14話 運命の赤い糸
私がその人に恋をしてはや5か月。
ここで私の恋い焦がれる黒条サイコ、もといダークネス・カイザーと出会った話をしておこうかしら。
私達の出会いはいたってシンプル。オカルト研究部、体験入部の時だった。
私とクリスは中学時代の同級生であり、オカルト系統の話には敏感だった。
入学してすぐ、私達はオカルト研究部に入部した。
丁度、部員も少なくて歓迎されたし、小さなパーティーも開いてもらった。
そして、部員は三年生の副部長の幹久ドクハ、二年生の来翔メイカ、そして新入部員である、私達、一年生の離岸クリスと黒井アゲハ、そして部長にして邪神官と名乗る三年生の黒条サイコである。
私は初日の日に黒条サイコ先輩に恋をした。何せ新入部員歓迎会であんな事を言うのだもの。
「キミ達は我が大邪神殿に相応しい眼を持っている。来翔メイカ、今日からはこう名乗りなさい。私は邪神官クリスチャンであると……」
「あっはい(えっ……クリスちゃん? どいうことアゲハちゃん)」
「(後でクリスチャンの意味を教えるわ)」
間違えたこっちではないわね。私に対してこんな事を言うのだもの。
「そしてようこそデイネブリスパピヨン、待っていたよ。君が来ることは朝のテレビ占いでわかっていたことさ」
私に顔を近づける先輩。
「運命の少女よ。どうか我々の世界征服を完遂する柱となっておくれ……そして、完遂したあかつきには、前前前世の約束により共に生涯を添い遂げようではないか」
この一言に私の心は射止められてしまった。
そして、私は夏休みを挟んで、久しぶりに会う先輩にドキドキしていた。
「……デイネブリスパピヨンよ、どうした顔色が赤いではないか……呪いにでもかかってしまったのか? ならば、解こうではないか……」
「――い、いえ、ダークネス・カイザー様のお手を煩わせるまでもありません。この程度の呪いならば私のスキルで何とかなります」
「ほう、して、そのスキルの詳細を我に教えることは可能か?」
「あっ、はい! スキル名――呪術輪廻――これは呪いを数倍にして、呪いをかけた者へと反撃するスキルです」
「んん! マーベラス! 実に素晴らしいスキルだ!」
黒いコートをたなびかせながら、踊り狂う黒条サイコ先輩。
「――黒条先輩!」
私は暗い部室で彼を呼んでみた。
「……………………」
「何か知らないが無視されているぞ。
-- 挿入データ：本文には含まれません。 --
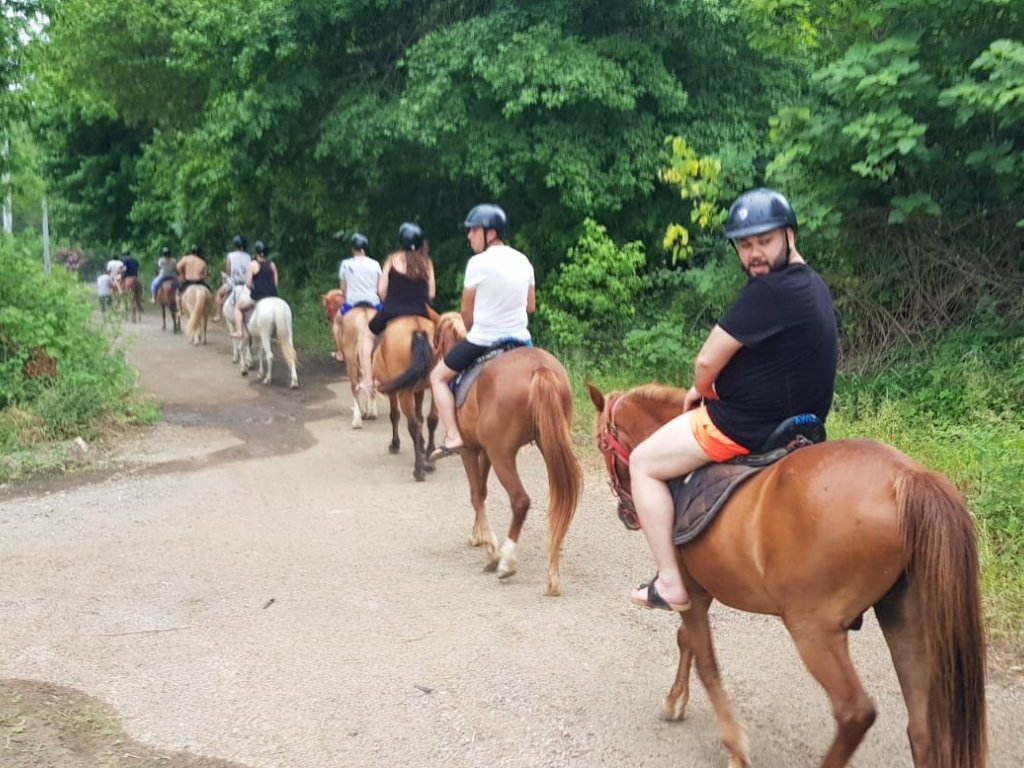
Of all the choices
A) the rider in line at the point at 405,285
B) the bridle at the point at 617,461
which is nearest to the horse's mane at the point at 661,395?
the bridle at the point at 617,461

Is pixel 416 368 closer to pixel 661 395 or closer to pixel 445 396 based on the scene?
pixel 445 396

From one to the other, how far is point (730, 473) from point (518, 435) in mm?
2803

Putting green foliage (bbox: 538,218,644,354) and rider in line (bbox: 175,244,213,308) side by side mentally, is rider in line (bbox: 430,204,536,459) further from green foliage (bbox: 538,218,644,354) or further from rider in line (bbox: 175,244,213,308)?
rider in line (bbox: 175,244,213,308)

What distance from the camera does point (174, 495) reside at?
889 cm

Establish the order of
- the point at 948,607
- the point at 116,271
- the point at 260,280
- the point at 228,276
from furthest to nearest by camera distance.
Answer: the point at 116,271, the point at 228,276, the point at 260,280, the point at 948,607

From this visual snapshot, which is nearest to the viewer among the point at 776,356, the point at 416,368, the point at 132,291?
the point at 776,356

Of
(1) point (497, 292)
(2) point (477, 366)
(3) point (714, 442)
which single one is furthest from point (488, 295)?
(3) point (714, 442)

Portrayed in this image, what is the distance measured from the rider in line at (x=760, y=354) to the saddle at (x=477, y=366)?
3049mm

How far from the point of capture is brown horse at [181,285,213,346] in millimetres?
20438

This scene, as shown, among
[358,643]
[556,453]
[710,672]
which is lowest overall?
[358,643]

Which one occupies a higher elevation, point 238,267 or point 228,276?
point 238,267

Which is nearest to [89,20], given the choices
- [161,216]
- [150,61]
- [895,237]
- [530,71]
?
[150,61]

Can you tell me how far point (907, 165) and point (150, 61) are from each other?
582 inches

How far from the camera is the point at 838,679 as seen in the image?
336cm
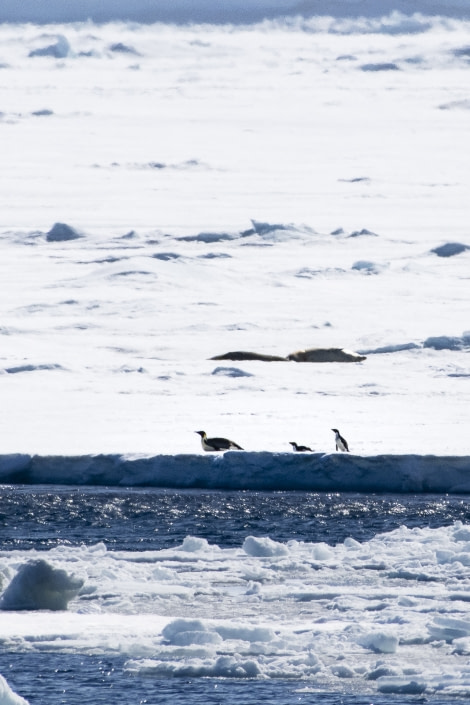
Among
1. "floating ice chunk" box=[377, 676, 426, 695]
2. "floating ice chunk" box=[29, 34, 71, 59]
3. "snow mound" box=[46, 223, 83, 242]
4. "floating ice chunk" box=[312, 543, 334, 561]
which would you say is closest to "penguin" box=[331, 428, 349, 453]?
"floating ice chunk" box=[312, 543, 334, 561]

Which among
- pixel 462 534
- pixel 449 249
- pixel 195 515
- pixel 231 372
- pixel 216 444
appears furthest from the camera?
pixel 449 249

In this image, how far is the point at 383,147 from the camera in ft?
134

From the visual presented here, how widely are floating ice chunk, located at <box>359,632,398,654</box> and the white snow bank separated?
569 centimetres

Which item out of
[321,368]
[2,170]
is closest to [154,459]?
[321,368]

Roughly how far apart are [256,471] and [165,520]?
1.61 metres

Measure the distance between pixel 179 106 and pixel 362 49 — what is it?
15228 millimetres

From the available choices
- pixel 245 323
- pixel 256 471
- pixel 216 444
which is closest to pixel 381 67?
pixel 245 323

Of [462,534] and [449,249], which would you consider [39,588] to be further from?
[449,249]

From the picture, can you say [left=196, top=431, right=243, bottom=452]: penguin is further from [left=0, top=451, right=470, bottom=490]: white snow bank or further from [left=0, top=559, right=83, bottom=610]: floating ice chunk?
[left=0, top=559, right=83, bottom=610]: floating ice chunk

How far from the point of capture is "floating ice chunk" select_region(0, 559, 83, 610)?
7648 mm

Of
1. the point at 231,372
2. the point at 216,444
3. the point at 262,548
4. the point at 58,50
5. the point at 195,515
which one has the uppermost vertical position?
the point at 58,50

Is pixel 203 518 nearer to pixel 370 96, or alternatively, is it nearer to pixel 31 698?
pixel 31 698

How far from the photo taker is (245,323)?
21016 mm

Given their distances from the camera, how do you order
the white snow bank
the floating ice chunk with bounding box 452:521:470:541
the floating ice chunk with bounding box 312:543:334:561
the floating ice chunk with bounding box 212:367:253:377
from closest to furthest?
the floating ice chunk with bounding box 312:543:334:561
the floating ice chunk with bounding box 452:521:470:541
the white snow bank
the floating ice chunk with bounding box 212:367:253:377
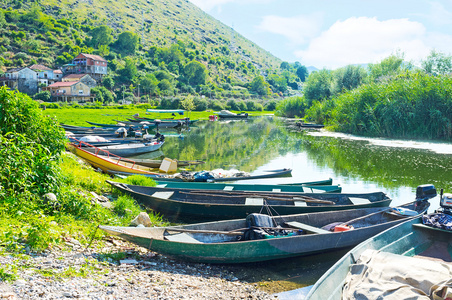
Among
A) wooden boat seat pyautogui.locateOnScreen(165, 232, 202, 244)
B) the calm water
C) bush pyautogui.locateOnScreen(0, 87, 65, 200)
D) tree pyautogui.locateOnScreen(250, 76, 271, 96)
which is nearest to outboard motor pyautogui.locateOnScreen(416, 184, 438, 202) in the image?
the calm water

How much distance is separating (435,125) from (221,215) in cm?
2889

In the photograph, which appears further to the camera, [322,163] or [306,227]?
[322,163]

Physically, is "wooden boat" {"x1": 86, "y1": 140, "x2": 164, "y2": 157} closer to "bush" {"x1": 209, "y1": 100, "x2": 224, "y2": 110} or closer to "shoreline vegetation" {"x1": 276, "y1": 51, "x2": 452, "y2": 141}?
"shoreline vegetation" {"x1": 276, "y1": 51, "x2": 452, "y2": 141}

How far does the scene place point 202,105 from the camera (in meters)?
92.2

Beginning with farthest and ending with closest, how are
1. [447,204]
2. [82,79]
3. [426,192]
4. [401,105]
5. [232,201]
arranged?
[82,79], [401,105], [232,201], [426,192], [447,204]

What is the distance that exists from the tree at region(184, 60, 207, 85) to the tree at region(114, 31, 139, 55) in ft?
73.2

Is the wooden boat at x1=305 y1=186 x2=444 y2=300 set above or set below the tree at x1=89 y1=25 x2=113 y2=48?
below

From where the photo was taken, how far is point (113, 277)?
20.3ft

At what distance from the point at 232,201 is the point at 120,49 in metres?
138

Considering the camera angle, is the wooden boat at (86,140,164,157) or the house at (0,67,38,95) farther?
the house at (0,67,38,95)

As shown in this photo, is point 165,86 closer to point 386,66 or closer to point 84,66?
point 84,66

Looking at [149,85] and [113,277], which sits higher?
[149,85]

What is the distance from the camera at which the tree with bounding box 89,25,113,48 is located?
422 feet

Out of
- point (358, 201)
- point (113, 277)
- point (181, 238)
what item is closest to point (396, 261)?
point (181, 238)
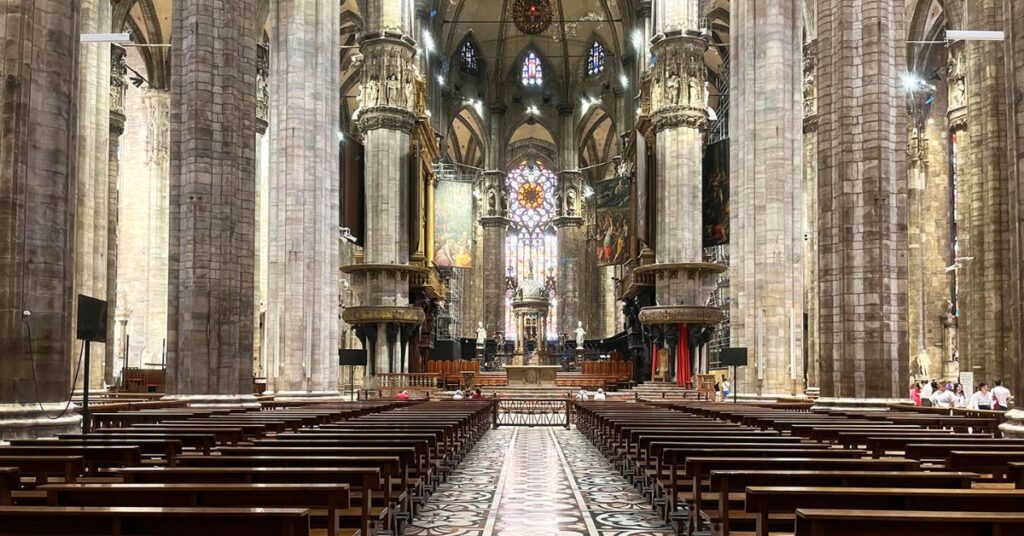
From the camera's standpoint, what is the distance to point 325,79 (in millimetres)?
28688

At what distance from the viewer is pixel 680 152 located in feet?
123

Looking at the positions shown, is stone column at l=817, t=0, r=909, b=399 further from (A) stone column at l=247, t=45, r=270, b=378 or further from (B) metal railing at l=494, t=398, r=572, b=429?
(A) stone column at l=247, t=45, r=270, b=378

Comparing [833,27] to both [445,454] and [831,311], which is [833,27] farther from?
[445,454]

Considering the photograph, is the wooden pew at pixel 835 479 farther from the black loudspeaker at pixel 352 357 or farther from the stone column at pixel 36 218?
the black loudspeaker at pixel 352 357

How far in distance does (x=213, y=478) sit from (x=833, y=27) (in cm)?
1524

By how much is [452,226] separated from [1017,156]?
39098 millimetres

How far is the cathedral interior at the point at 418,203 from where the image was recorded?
11125mm

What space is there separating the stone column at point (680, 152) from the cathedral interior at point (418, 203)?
0.09 m

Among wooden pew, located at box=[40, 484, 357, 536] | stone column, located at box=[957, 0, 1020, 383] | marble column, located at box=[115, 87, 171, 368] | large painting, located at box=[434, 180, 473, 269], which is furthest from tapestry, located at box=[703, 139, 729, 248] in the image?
wooden pew, located at box=[40, 484, 357, 536]

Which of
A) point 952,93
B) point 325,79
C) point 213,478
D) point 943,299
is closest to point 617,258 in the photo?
point 943,299

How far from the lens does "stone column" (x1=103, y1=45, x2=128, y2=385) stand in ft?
103

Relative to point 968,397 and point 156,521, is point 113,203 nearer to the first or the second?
point 968,397

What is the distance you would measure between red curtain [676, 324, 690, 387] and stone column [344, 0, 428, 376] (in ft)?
33.0

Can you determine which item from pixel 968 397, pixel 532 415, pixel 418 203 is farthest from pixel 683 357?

アゲハ」
デビルンが言ったことで思い出した。先輩はガチの邪気眼、電波、中二病なのだった。
「――ダ、ダークネス・カイザー様! もうお食事はとられましたか!?」
「ん? ああ、いや、まだだが――」
「でしたら、これを――」
私は自分の弁当箱を差し出した。中身は冷凍食品のオンパレードとても愛情のある物ではないかもしれないが、気持ちは繋がるはずだ。共に弁当を食せば前前前世の婚姻の約束も思い出すかもしれない。
「――否、それを受け取るにはまだ早い! 世界征服達成のあかつきには、共に食べても構わないが、今はまだその時ではない」
「――そ、そうですか……」
「そんなこと、言わずに食べてあげたら……」
ビーブリオテーカ先輩がフォローしてくれたが、
「今、デイネブリスパピヨンと共に食事をすると邪神教の戒律違反になる。前前前世の約束がなかったことになってしまうのだ。断じて、それは出来ない」
「おいっ! この胡散臭い奴はなんなんだ? っひ!」
私はデビルンをにらみつけた。例え何か詐欺まがいのことに首を突っ込んでいたとしてもそれはそれでいいの。愛はそんな壁なんて打ち破ってくれるのだから。
先輩は席に着くと、購買部で購入してきただろうパンにかじりついていた。
(ああ、愛なんて言っても、私の冷凍食品では……それを証明できないわ)
「主様、前々から思っていたのですが、この際ハッキリ言わせてもらいます。この方――」
「――何も言わないでくれるかしら。私とダークネス・カイザー様は切っても切れない赤い糸で繋がれているのよ。それも運命的にね(そうですよね、黒条サイコ先輩)」
私の目は曇っていない。済んだ瞳をしているとクリスチャンも言ってくれた。
「(この紅眼のオッドアイの前では、全て赤い糸を見通せるスキルが備わっているのよ。決して詐欺師やしれに類するものではないわ)」
小声でバステトに向っかて先輩のフォローをしておいた。